FGP therefore set up several units to work on specific areas of Genizah transcription, and, when appropriate as in the case of Judeo-Arabic texts, translations. These included units devoted to the entire Talmudic corpus (Mishnah, Tosefta, Babylonian Talmud, Jerusalem Talmud, Rif), Midrash Halakhah, Midrash Aggadah, Judeo-Arabic halakhic compendia, Judeo-Arabic grammatical and lexical texts, Judeo-Arabic philosophical and polemic texts, liturgical texts, court and economic documents, and geonic responsa. These units were located at Hebrew University, Makhon Ben Zvi, Ben-Gurion University, Tel Aviv University, Bar-Ilan University in Israel, and Princeton University.
Conducted by teams working either directly for FGP, or for universities with which FGP held agreements, the study identified, catalogued, transcribed, translated, and amassed bibliographical data on the Genizah manuscripts.
Ben-Zvi Institute
The Center conducted three projects: (1) Judeo-Arabic halakhic literature, (2) Judeo-Arabic biblical exegesis, and (3) Judeo-Arabic philosophical, theological, and polemical works.

■ Aim
Rewrite the stretch from "Conducted by teams" through "and polemical works." in the Genizah text, putting "groups" in place of "teams".

■ Provided data
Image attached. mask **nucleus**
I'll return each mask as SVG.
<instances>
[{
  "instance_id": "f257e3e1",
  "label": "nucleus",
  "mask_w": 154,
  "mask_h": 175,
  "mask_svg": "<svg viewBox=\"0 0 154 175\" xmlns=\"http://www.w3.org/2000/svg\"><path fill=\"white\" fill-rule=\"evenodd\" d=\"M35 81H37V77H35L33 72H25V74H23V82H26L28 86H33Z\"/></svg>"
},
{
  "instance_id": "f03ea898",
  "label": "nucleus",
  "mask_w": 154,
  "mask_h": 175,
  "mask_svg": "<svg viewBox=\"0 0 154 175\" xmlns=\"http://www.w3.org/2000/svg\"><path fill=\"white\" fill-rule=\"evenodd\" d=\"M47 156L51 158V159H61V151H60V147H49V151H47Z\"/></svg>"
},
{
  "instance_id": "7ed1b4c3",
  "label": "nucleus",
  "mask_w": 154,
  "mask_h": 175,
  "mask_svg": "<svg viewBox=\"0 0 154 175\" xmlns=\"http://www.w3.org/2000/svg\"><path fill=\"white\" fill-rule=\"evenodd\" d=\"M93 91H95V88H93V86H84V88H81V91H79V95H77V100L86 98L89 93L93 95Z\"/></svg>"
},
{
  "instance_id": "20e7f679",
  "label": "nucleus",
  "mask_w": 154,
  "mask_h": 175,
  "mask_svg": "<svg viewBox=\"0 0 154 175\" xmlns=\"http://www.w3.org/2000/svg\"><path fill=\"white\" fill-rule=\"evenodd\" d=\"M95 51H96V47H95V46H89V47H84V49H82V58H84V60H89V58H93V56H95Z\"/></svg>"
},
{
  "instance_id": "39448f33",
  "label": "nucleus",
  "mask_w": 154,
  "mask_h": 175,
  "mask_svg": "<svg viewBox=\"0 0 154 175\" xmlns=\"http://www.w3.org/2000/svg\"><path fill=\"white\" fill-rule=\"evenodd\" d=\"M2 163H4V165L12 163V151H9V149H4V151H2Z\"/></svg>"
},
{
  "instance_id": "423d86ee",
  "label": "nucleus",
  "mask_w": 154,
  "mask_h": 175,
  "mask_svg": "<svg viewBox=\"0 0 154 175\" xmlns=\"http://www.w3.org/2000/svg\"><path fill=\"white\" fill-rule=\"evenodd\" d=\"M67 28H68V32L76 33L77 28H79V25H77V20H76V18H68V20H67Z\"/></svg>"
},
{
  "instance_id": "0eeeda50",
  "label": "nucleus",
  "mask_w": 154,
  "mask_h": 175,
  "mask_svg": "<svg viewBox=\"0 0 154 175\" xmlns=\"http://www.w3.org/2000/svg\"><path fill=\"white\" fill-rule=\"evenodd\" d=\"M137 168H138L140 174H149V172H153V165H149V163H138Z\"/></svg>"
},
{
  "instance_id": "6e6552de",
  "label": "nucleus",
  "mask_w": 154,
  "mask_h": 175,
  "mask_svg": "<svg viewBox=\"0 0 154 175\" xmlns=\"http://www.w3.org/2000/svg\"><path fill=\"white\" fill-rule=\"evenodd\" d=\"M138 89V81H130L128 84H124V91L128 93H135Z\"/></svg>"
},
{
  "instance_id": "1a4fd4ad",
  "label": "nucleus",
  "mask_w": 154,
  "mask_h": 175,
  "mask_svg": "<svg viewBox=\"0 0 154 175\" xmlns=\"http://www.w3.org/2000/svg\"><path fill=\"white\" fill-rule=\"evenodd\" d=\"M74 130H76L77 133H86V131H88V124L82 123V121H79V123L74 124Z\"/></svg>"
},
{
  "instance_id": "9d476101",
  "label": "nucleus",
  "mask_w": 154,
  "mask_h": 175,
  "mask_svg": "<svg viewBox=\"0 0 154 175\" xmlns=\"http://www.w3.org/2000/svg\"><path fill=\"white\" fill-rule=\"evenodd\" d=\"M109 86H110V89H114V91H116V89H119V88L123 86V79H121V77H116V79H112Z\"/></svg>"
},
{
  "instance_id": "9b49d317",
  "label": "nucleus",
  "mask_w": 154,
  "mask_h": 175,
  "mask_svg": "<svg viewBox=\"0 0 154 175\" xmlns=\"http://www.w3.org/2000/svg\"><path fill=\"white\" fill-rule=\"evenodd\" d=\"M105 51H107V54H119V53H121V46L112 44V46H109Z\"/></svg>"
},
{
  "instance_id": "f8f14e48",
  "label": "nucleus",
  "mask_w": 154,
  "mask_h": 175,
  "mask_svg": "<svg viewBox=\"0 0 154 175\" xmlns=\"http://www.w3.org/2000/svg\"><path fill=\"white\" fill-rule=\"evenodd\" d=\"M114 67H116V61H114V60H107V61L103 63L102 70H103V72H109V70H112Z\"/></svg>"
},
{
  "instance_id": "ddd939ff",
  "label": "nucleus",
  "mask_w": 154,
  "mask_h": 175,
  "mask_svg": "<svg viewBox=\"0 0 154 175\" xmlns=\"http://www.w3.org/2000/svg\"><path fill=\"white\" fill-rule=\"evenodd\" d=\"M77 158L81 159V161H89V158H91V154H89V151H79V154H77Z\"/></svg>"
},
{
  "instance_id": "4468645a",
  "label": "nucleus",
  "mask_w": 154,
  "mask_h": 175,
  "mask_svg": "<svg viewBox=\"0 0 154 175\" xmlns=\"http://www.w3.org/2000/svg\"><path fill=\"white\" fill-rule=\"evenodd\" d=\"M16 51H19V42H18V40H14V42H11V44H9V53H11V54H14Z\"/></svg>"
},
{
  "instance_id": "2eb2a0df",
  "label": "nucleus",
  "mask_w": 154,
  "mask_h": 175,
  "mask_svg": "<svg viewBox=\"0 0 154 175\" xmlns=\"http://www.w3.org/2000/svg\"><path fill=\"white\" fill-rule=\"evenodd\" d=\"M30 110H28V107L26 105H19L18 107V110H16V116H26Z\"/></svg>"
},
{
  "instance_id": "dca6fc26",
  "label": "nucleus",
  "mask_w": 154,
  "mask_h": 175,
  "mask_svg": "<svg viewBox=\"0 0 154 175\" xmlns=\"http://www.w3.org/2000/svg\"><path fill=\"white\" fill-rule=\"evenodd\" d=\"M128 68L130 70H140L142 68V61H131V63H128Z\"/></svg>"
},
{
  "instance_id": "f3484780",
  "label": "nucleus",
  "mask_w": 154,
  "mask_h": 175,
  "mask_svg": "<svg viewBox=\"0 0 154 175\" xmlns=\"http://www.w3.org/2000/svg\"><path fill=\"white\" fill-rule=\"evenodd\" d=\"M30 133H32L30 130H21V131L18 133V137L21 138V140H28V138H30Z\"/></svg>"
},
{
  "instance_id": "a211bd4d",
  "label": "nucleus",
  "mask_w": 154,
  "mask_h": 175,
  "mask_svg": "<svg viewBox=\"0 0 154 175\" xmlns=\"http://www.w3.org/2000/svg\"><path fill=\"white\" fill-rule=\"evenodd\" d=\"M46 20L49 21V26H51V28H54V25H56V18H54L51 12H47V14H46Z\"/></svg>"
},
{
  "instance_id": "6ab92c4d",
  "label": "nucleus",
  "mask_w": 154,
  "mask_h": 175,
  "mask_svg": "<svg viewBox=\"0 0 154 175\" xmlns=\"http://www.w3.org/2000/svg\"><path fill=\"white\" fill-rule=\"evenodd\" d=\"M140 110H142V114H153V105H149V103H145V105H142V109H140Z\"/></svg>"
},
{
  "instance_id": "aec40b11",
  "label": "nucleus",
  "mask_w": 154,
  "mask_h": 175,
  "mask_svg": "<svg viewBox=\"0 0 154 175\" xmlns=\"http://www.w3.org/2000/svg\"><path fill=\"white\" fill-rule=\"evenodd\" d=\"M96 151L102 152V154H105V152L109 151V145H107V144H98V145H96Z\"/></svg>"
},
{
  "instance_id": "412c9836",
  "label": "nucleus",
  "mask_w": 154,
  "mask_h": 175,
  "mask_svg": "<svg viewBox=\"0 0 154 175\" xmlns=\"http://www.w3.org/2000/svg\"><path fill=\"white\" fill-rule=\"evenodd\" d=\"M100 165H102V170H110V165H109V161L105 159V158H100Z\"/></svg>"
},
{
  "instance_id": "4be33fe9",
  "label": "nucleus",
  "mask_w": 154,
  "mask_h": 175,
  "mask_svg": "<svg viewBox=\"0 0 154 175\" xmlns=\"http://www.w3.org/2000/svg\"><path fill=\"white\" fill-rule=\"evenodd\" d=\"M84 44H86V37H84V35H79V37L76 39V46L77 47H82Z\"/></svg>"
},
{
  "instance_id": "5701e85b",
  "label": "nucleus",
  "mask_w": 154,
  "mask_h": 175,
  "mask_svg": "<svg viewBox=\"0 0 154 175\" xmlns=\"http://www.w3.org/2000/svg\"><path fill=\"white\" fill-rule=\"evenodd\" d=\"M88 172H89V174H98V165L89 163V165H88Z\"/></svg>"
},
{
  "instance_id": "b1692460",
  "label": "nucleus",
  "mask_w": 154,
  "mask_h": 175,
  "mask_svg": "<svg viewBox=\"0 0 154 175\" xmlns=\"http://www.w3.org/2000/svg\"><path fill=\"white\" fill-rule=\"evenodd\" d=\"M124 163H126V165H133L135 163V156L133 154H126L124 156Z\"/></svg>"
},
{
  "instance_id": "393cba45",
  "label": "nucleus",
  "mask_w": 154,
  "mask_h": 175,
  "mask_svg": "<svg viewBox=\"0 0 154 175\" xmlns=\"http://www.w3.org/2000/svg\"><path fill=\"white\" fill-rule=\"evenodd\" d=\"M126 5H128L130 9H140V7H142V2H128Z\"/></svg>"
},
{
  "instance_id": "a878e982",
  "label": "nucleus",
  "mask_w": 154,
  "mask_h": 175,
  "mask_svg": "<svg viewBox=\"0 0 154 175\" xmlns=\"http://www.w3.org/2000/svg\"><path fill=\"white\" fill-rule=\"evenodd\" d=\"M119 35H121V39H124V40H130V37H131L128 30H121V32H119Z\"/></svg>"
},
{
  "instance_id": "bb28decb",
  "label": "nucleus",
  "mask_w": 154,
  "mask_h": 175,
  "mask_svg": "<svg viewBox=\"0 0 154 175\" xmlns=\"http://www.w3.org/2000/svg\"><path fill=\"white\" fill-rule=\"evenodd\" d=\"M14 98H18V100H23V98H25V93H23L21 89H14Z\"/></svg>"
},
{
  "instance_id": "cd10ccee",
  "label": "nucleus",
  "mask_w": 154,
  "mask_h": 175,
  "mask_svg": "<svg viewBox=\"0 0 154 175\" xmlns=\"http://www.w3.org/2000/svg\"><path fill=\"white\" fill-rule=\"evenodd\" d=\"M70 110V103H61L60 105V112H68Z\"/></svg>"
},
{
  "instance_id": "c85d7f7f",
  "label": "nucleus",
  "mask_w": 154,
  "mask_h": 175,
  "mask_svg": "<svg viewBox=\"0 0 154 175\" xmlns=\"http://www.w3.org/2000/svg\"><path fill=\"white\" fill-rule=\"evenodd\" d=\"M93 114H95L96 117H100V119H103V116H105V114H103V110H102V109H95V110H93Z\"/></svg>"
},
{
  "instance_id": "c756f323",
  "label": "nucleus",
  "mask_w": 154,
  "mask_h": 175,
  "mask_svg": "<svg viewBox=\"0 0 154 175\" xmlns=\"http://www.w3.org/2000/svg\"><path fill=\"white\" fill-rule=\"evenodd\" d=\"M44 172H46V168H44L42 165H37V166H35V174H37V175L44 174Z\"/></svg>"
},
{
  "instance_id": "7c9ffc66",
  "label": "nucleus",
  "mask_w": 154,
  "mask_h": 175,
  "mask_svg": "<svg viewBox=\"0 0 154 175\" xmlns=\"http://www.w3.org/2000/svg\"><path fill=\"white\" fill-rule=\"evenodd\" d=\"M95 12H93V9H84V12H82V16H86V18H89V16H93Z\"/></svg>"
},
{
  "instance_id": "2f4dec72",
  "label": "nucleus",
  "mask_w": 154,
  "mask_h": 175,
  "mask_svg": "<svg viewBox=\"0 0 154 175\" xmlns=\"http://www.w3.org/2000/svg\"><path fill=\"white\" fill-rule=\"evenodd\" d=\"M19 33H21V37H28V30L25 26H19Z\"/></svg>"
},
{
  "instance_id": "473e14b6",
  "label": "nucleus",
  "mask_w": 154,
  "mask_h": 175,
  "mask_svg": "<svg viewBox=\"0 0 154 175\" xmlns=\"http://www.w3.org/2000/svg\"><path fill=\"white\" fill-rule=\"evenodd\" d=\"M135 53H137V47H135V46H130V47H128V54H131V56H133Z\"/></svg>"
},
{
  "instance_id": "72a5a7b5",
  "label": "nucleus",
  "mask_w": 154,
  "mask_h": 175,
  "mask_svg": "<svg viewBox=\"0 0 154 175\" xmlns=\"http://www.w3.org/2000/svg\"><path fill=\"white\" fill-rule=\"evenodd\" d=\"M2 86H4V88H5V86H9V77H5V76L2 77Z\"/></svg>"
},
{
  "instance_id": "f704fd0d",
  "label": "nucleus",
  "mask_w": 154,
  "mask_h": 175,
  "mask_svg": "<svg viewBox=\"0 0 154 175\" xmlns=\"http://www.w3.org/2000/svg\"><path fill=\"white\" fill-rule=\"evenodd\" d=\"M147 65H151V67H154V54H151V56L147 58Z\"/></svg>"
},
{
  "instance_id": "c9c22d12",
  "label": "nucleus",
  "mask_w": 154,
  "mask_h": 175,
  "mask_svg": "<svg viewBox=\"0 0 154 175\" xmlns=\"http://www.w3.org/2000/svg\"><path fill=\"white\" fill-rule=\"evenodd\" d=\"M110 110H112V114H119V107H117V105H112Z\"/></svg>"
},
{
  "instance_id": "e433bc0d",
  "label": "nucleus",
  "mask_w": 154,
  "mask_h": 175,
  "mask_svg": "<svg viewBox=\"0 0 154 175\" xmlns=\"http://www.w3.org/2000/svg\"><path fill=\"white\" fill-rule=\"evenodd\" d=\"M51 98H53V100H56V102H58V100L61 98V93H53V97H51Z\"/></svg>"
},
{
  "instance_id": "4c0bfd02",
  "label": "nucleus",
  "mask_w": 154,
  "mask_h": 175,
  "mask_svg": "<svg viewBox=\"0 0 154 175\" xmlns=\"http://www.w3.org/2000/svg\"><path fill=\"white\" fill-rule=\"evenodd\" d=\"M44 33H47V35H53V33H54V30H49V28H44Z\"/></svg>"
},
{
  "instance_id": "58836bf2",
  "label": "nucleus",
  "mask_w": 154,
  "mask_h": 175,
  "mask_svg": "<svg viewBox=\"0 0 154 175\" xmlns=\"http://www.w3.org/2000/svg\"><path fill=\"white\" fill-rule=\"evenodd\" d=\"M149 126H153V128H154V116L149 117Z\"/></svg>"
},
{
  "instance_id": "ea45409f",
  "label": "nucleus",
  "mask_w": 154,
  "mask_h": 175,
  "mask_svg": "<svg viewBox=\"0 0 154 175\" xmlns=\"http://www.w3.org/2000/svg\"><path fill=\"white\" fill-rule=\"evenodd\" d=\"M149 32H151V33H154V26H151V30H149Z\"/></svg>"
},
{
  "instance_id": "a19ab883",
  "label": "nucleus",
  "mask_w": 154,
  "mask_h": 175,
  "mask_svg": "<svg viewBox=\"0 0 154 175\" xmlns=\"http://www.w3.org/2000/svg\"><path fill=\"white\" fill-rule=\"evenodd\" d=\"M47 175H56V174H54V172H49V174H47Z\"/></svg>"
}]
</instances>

■ Solution to the problem
Conducted by groups working either directly for FGP, or for universities with which FGP held agreements, the study identified, catalogued, transcribed, translated, and amassed bibliographical data on the Genizah manuscripts.
Ben-Zvi Institute
The Center conducted three projects: (1) Judeo-Arabic halakhic literature, (2) Judeo-Arabic biblical exegesis, and (3) Judeo-Arabic philosophical, theological, and polemical works.